L’Afrique paie depuis des décennies un lourd tribut au paludisme, et l’Artemisia y a déjà sauvé des milliers de vies

En l’absence de réponse du gouvernement français, la Maison de l’Artemisia a transmis sa proposition aux ministères de la Santé d’Etats africains, dont plusieurs ont répondu rapidement. Un bureau d’études du Rwanda a d’ailleurs pris le relais de la proposition d’essais cliniques. Il faut dire que l’Afrique paie depuis des décennies un lourd tribut au paludisme, avec 94 % des décès en 2018 (soit plus de 380 000 morts, davantage annuellement que le nombre de décès du Covid-19 fin mai 2020 au niveau mondial). Et que l’Artemisia annua et l’Artemisia afra (une espèce pérenne et endémique africaine qui s’est également révélée efficace contre le paludisme) y ont déjà sauvé des milliers de vies.  Cet antécédent explique d’ailleurs le niveau élevé de la production d’Artemisia annua à Madagascar.

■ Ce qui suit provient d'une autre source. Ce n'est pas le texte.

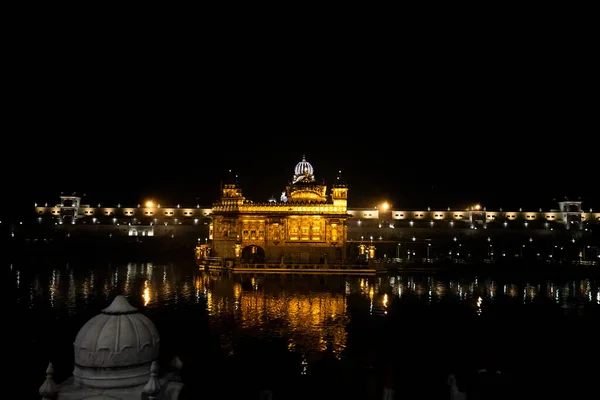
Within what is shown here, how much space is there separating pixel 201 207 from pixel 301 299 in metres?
63.4

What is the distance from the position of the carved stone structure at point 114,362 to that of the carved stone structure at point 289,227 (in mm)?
54992

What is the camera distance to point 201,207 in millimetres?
100375

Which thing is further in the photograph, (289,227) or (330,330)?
(289,227)

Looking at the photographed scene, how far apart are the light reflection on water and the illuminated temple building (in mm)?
8731

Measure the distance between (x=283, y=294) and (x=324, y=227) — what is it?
23059 millimetres

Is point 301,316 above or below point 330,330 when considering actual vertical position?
above

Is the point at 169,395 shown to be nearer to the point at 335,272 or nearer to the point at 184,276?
the point at 184,276

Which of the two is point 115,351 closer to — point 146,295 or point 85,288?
point 146,295

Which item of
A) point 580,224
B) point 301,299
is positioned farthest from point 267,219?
point 580,224

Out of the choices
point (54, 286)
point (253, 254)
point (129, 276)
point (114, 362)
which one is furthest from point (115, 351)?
point (253, 254)

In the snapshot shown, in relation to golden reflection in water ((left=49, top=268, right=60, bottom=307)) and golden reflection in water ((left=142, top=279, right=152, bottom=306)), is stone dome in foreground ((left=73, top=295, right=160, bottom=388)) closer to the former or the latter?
golden reflection in water ((left=142, top=279, right=152, bottom=306))

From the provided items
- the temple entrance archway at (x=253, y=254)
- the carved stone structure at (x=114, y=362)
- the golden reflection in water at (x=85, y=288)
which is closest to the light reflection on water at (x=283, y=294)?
the golden reflection in water at (x=85, y=288)

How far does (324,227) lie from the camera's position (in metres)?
64.6

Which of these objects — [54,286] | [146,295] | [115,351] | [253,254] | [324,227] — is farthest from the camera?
[253,254]
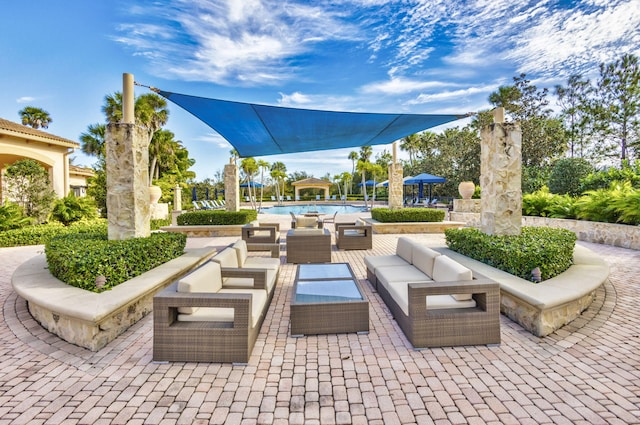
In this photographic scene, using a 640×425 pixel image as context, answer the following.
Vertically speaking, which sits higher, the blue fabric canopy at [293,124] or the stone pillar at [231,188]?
the blue fabric canopy at [293,124]

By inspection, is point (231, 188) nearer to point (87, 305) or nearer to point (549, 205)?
point (87, 305)

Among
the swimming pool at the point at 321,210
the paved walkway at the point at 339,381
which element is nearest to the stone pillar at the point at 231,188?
the paved walkway at the point at 339,381

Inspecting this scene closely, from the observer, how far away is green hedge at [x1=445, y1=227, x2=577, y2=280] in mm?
3447

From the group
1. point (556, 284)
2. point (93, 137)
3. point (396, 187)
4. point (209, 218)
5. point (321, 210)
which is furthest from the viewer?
point (321, 210)

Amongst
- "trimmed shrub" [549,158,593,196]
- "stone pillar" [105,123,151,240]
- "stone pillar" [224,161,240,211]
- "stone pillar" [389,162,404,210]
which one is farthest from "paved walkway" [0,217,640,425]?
"trimmed shrub" [549,158,593,196]

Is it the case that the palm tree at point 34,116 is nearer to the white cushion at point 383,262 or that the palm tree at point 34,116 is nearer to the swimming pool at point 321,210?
the swimming pool at point 321,210

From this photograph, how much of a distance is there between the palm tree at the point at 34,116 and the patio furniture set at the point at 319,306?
2917 cm

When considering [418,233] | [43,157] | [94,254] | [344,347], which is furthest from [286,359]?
[43,157]

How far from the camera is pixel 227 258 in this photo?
358 cm

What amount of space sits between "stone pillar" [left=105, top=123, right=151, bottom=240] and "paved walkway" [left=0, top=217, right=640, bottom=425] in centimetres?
150

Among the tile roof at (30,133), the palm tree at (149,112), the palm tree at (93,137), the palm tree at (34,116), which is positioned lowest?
the tile roof at (30,133)

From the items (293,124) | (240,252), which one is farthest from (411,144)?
(240,252)

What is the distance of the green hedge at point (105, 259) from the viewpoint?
10.6 feet

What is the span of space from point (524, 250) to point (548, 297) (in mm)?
840
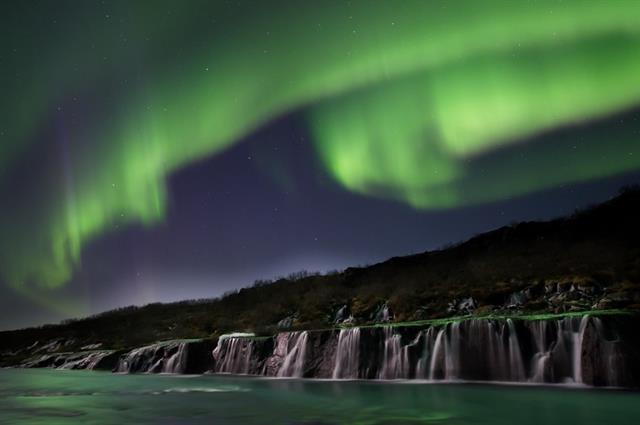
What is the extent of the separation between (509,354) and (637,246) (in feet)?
132

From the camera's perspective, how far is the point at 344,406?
15438mm

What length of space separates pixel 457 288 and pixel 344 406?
40863mm

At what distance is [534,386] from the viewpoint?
20.6m

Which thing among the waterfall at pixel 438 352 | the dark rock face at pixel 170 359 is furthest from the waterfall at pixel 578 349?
the dark rock face at pixel 170 359

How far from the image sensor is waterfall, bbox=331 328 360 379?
89.4 feet

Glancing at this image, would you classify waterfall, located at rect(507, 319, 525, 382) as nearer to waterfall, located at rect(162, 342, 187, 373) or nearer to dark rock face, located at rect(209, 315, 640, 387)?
dark rock face, located at rect(209, 315, 640, 387)

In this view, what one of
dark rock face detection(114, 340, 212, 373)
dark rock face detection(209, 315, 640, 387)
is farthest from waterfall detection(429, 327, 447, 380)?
dark rock face detection(114, 340, 212, 373)

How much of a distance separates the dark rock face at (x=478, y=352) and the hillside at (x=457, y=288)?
920 cm

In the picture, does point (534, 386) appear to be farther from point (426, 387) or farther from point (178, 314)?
point (178, 314)

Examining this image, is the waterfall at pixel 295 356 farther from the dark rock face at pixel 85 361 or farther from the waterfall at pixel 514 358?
the dark rock face at pixel 85 361

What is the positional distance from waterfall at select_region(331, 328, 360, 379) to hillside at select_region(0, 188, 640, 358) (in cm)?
1248

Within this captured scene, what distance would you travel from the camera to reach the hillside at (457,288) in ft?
139

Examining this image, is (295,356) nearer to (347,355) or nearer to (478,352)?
(347,355)

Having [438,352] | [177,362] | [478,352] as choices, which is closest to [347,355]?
[438,352]
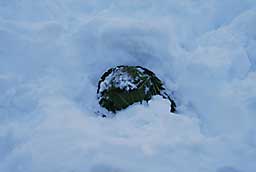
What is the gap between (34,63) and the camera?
3557mm

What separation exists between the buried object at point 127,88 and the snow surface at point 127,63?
84mm

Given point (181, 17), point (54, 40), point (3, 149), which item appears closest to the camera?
point (3, 149)

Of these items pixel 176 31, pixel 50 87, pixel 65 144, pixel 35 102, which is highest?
pixel 176 31

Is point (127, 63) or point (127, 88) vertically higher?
point (127, 63)

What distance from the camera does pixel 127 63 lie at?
3555 mm

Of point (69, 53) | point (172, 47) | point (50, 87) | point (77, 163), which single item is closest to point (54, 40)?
point (69, 53)

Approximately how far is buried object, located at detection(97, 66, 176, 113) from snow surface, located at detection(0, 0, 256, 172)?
→ 84mm

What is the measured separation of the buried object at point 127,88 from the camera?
305 centimetres

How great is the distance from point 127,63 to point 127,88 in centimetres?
53

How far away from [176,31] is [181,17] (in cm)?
28

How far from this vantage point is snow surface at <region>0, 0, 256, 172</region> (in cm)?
256

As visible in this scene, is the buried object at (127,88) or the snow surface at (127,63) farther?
the buried object at (127,88)

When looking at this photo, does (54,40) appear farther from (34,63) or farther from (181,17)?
(181,17)

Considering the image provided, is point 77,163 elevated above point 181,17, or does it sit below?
below
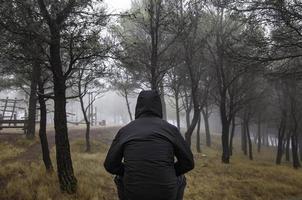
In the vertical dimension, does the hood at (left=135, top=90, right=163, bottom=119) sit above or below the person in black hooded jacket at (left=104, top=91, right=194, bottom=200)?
above

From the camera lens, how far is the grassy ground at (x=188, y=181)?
9359mm

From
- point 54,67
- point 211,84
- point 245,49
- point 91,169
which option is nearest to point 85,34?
point 54,67

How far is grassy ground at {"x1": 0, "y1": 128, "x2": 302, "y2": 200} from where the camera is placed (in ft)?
30.7

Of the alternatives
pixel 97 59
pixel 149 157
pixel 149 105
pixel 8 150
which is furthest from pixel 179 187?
pixel 8 150

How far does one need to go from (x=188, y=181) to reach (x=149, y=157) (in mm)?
9602

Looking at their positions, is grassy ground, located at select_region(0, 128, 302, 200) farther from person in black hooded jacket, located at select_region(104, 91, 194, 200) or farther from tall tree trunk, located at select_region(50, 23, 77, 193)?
person in black hooded jacket, located at select_region(104, 91, 194, 200)

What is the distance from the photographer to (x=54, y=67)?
9.38 m

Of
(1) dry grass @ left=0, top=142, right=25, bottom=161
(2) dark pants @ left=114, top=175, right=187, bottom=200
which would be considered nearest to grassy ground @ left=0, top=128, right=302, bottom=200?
(1) dry grass @ left=0, top=142, right=25, bottom=161

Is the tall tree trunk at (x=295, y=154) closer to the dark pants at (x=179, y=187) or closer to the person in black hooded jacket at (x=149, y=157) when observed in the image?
the dark pants at (x=179, y=187)

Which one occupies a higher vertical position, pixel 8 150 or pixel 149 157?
pixel 149 157

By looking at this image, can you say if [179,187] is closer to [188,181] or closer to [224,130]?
[188,181]

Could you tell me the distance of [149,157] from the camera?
3990 mm

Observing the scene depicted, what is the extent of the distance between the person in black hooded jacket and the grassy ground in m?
5.11

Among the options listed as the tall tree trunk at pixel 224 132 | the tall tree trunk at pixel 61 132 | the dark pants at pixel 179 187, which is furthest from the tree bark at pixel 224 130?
the dark pants at pixel 179 187
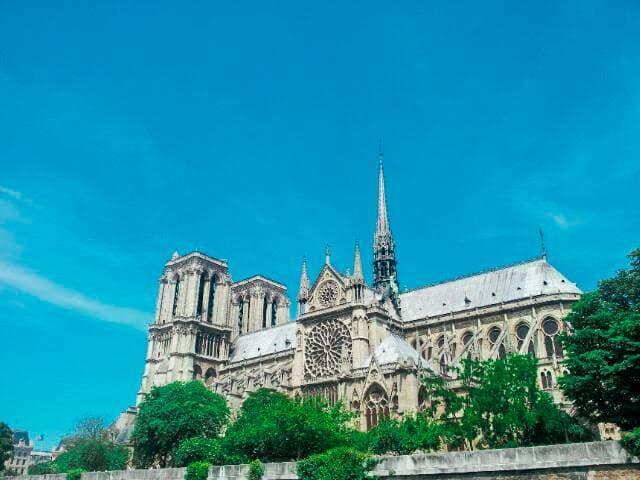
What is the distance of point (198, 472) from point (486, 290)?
1856 inches

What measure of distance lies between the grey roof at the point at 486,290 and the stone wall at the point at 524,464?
43.2 m

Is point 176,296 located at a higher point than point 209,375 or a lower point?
higher

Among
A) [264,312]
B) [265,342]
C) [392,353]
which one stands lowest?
[392,353]

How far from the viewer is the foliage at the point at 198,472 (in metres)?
30.6

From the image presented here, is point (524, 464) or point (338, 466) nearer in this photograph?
point (524, 464)

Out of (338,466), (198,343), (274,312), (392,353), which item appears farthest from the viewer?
(274,312)

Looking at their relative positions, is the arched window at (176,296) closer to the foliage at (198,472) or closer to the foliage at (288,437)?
the foliage at (288,437)

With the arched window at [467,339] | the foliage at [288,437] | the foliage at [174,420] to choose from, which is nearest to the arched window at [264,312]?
the foliage at [174,420]

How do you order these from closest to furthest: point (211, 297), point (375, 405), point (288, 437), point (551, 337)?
point (288, 437), point (375, 405), point (551, 337), point (211, 297)

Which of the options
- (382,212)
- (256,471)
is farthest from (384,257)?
(256,471)

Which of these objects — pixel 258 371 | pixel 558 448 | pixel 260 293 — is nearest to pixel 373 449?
pixel 558 448

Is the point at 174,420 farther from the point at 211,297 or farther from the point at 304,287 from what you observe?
the point at 211,297

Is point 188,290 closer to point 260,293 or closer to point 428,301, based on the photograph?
point 260,293

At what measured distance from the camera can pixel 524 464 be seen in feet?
70.0
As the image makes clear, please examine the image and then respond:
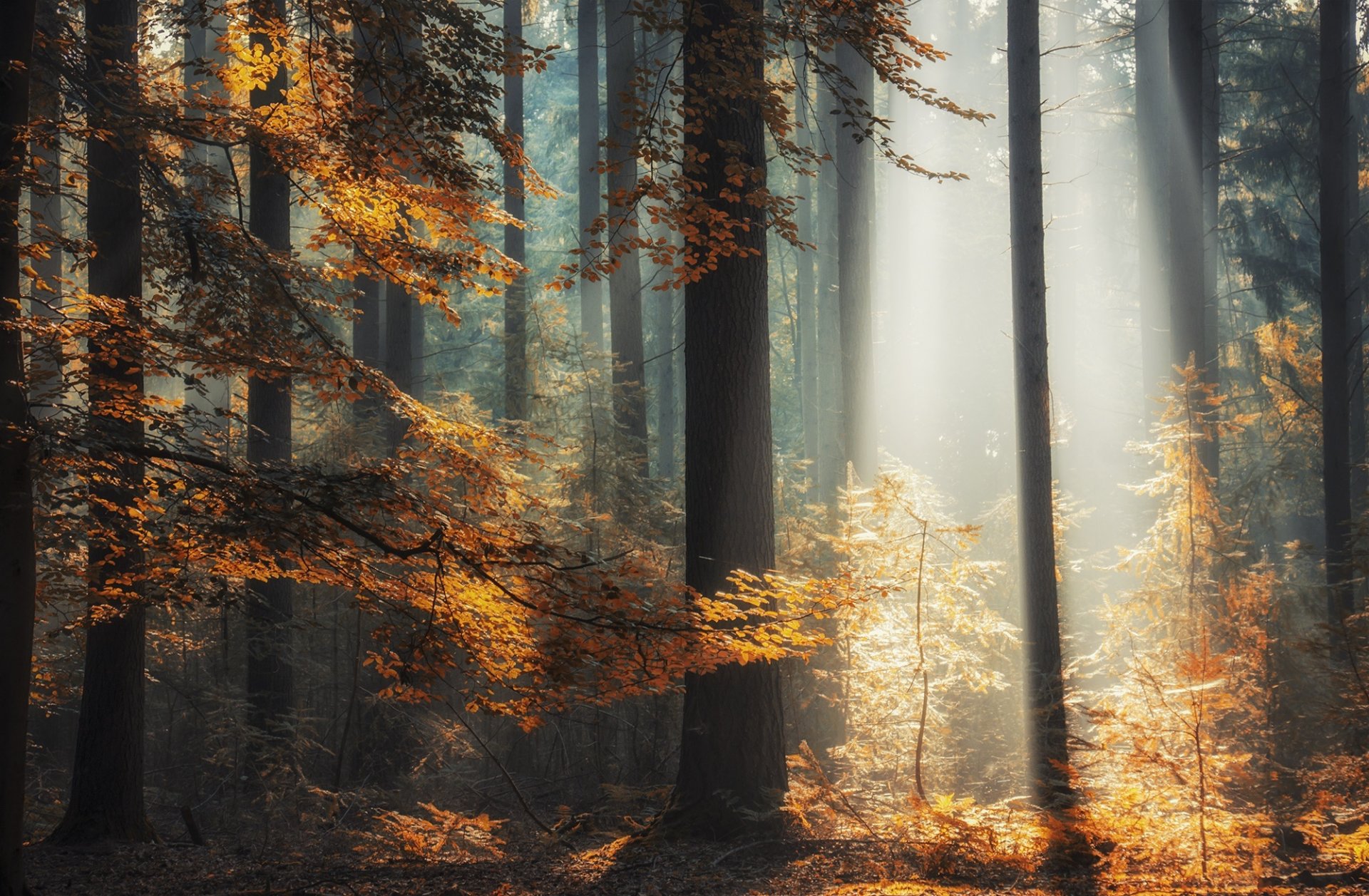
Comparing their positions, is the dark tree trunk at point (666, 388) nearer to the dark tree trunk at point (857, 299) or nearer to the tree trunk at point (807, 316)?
the tree trunk at point (807, 316)

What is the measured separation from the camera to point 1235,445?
19.3 metres

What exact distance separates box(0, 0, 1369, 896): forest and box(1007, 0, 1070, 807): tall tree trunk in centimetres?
6

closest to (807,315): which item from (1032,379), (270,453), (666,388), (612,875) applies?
(666,388)

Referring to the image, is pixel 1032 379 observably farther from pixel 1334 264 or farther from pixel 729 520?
pixel 1334 264

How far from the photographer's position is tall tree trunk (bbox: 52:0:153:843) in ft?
21.7

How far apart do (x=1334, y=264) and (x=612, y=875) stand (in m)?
12.2

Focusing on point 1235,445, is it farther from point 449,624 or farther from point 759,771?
point 449,624

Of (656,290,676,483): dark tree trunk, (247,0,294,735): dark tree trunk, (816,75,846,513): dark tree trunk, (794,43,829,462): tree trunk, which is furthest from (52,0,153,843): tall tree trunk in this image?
(794,43,829,462): tree trunk

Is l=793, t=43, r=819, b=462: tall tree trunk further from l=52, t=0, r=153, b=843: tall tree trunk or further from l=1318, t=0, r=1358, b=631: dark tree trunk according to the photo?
l=52, t=0, r=153, b=843: tall tree trunk

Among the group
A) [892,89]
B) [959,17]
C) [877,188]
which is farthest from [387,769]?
[959,17]

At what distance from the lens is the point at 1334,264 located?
12906 mm

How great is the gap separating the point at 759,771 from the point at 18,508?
5.19 meters

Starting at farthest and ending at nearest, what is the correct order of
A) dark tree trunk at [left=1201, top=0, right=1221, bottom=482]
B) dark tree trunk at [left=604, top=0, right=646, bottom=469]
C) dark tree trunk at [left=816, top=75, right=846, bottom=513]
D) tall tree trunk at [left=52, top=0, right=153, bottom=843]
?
dark tree trunk at [left=816, top=75, right=846, bottom=513] → dark tree trunk at [left=604, top=0, right=646, bottom=469] → dark tree trunk at [left=1201, top=0, right=1221, bottom=482] → tall tree trunk at [left=52, top=0, right=153, bottom=843]

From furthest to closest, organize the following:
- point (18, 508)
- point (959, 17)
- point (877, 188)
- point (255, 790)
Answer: point (959, 17)
point (877, 188)
point (255, 790)
point (18, 508)
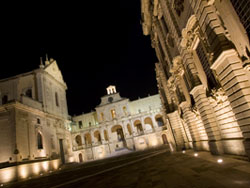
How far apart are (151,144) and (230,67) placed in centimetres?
4708

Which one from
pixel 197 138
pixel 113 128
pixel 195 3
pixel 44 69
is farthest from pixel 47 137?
pixel 195 3

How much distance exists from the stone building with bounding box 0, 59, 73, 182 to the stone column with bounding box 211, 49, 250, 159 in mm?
26773

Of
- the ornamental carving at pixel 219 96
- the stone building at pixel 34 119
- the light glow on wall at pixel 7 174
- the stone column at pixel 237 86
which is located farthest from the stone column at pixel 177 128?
the light glow on wall at pixel 7 174

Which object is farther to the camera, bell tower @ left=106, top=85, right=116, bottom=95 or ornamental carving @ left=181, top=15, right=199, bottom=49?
bell tower @ left=106, top=85, right=116, bottom=95

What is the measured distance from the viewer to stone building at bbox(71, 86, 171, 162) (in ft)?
169

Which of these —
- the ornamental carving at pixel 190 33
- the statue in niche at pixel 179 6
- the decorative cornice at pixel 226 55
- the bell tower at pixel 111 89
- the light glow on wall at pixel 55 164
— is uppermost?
the bell tower at pixel 111 89

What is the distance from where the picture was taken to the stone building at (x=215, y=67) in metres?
7.06

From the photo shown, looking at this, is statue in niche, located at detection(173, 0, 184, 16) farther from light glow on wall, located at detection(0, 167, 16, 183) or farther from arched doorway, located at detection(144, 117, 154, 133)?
arched doorway, located at detection(144, 117, 154, 133)

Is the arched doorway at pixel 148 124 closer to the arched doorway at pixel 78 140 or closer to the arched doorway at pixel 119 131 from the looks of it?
the arched doorway at pixel 119 131

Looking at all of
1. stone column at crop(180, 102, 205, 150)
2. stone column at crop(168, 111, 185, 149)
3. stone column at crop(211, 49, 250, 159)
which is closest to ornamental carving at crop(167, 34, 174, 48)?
stone column at crop(180, 102, 205, 150)

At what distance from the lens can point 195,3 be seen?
29.1ft

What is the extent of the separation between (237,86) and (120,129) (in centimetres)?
5224

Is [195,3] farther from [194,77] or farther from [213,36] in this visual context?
[194,77]

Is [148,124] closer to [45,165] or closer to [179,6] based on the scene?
[45,165]
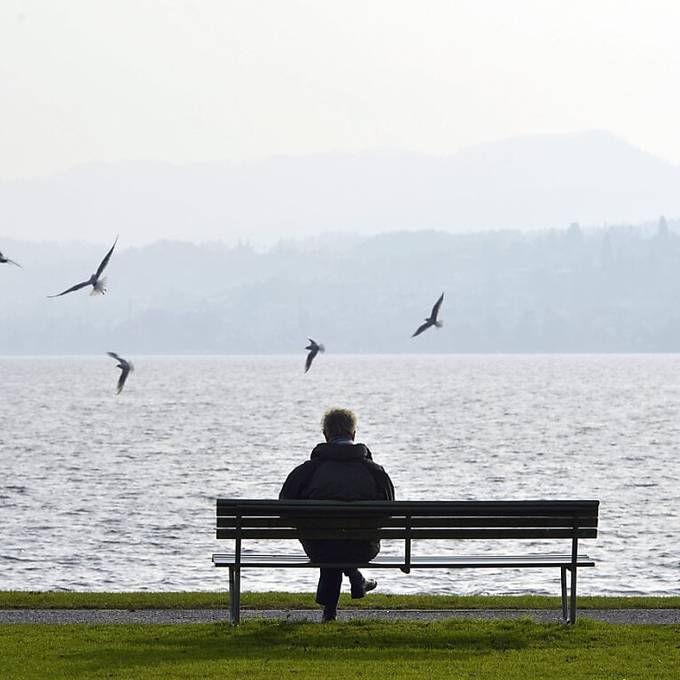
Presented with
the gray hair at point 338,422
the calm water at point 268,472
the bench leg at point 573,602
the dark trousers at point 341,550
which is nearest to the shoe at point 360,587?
the dark trousers at point 341,550

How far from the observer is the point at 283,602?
48.3 ft

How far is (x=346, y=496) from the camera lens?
12648 millimetres

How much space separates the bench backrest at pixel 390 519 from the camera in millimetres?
12250

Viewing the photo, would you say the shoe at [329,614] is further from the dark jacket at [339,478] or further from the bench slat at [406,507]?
the bench slat at [406,507]

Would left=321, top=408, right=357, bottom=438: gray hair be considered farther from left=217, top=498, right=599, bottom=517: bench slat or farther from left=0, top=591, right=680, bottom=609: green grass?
left=0, top=591, right=680, bottom=609: green grass

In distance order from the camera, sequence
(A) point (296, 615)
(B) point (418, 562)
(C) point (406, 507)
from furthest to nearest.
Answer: (A) point (296, 615), (B) point (418, 562), (C) point (406, 507)

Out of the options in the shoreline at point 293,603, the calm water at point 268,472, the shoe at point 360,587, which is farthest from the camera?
the calm water at point 268,472

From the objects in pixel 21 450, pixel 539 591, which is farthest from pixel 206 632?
pixel 21 450

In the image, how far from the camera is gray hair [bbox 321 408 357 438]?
12672 millimetres

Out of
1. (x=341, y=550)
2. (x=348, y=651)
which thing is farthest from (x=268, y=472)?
(x=348, y=651)

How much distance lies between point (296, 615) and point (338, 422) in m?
2.20

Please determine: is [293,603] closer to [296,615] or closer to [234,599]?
[296,615]

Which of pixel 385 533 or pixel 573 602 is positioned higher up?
pixel 385 533

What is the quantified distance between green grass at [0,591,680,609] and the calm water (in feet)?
30.0
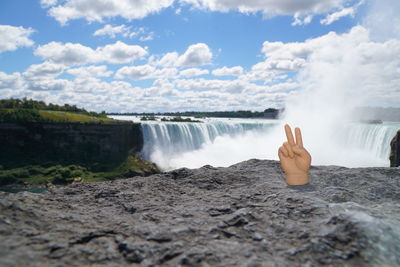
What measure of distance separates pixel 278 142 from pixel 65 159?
95.5ft

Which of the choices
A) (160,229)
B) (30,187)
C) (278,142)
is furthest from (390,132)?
(30,187)

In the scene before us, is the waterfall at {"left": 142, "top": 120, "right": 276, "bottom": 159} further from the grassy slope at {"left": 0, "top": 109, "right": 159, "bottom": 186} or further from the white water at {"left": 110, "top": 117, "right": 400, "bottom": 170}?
the grassy slope at {"left": 0, "top": 109, "right": 159, "bottom": 186}

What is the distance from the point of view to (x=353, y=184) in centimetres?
329

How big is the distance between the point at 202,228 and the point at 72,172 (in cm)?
3729

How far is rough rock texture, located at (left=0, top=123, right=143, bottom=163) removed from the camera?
39.8 meters

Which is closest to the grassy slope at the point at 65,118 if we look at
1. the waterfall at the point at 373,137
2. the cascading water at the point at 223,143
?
the cascading water at the point at 223,143

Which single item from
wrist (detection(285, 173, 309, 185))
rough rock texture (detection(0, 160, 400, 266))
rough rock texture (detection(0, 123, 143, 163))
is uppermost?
wrist (detection(285, 173, 309, 185))

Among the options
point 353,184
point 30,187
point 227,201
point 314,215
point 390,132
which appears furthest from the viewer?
point 30,187

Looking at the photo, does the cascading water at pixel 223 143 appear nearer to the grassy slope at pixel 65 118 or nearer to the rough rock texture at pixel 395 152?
the grassy slope at pixel 65 118

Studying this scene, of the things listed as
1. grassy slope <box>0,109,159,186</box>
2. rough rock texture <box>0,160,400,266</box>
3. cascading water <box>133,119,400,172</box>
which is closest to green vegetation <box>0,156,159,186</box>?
grassy slope <box>0,109,159,186</box>

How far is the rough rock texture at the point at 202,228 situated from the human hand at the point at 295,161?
370 mm

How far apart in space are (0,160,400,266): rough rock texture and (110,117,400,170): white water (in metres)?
35.1

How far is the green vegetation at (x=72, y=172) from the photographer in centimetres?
3338

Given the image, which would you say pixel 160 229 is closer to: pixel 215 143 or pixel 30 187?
pixel 30 187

Les controverses derrière l’usage de l’Artemisia annua dans la lutte contre le Covid-19 renvoient donc à plusieurs dimensions : l’opportunité politique pour Madagascar et d’autres Etats de faire valoir une solution « africaine », le besoin d’une réponse adaptée à une situation d’urgence et aux faibles moyens des populations et de certains Etats et, enfin, les incompréhensions, voire les conflits d’intérêt, entre une approche basée sur l’industrie pharmaceutique et un usage traditionnel de la médecine, dans lequel les plantes jouent un rôle essentiel.

Pierre Johnson, pour Alternatives Economiques, le 21/07/2020

Sur le même sujet : Artemisia : une plante, des femmes et des hommes contre le paludisme

Notes

1. Artemisia est le nom d’une famille botanique – désignée en français par « armoise » –  très nombreuse, qui appartient à celle des astéracées, comme les pâquerettes ou le pissenlit. On a pris l’habitude de parler de l’Artemisia comme d’une espèce, quand en réalité il s’agit d’une famille (ou genre, dans le langage botanique) qui comprend au moins 500 espèces. La présidence malgache aurait dû, en toute rigueur, parler dans son communiqué d’Artemisia annua, pour identifier cette espèce.
2. Endémique : désigne une espèce ou une famille d’espèces qui n’est présente naturellement que dans une région géographique délimitée.
3. Le nombre de paysans cultivant l’Artemisia annua à Madagascar est estimé à environ 10 000.
4. Lire par exemple Lionel Astruc, L’art de la fausse générosité. La Fondation Bill et Melinda Gates. Récit d’investigation. Actes Sud, 2019.
5. Ce type de tests constitue le standard pour le développement d’un nouveau médicament ou traitement médical. Il suppose une base suffisante de personnes testées, et que celles-ci ne sachent pas si elles prennent le traitement dont on vérifie l‘efficacité ou un placebo. Ceux qui réalisent le test ignorent également à qui est administré le traitement ou le placebo.